-- Data lines --
========================
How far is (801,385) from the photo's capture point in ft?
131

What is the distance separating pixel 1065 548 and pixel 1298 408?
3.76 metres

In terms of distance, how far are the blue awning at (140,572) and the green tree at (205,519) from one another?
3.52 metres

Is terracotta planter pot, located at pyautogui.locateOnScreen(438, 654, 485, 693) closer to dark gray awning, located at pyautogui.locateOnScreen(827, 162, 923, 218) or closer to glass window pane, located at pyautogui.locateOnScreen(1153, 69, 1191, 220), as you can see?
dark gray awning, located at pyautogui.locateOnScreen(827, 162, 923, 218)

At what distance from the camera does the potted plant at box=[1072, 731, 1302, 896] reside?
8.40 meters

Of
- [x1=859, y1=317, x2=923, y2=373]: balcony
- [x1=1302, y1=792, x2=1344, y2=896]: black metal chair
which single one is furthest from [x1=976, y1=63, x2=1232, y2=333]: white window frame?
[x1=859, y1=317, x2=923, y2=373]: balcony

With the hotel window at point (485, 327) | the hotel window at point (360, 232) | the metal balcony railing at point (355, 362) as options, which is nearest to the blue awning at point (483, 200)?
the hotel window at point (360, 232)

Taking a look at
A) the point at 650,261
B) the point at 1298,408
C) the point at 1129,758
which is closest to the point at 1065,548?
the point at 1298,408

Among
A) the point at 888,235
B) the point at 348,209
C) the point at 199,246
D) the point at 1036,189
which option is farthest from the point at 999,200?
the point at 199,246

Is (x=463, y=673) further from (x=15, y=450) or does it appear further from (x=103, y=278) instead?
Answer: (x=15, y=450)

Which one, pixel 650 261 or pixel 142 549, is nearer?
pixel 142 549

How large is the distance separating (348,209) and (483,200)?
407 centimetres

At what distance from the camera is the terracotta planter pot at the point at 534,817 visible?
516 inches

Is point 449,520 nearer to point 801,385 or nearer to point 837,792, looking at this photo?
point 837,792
========================
-- Problem details --
Can you format the part of the material that opens with the line containing "Taking a look at" and runs through the end of the material as a Markdown table with the columns Row and Line, numbering each line and leaving out blank lines?

-- Solution for this problem --
| Row | Line |
|---|---|
| 1 | Taking a look at |
| 2 | A) the point at 650,261 |
| 3 | B) the point at 1298,408 |
| 4 | C) the point at 1129,758 |
| 5 | which is closest to the point at 1065,548? |
| 6 | the point at 1298,408 |
| 7 | Among |
| 8 | A) the point at 888,235 |
| 9 | B) the point at 348,209 |
| 10 | C) the point at 199,246 |
| 11 | D) the point at 1036,189 |
| 12 | which option is farthest from the point at 999,200? |
| 13 | the point at 199,246 |
| 14 | Is (x=463, y=673) further from (x=15, y=450) or does it appear further from (x=103, y=278) instead? |
| 15 | Answer: (x=15, y=450) |
| 16 | Which one, pixel 650 261 or pixel 142 549, is nearer? |
| 17 | pixel 142 549 |
| 18 | How large is the distance separating (348,209) and (483,200)? |
| 19 | 407 centimetres |
| 20 | At what distance from the camera is the terracotta planter pot at the point at 534,817 visible? |
| 21 | 516 inches |
| 22 | Is point 449,520 nearer to point 801,385 or nearer to point 837,792, looking at this photo? |
| 23 | point 837,792 |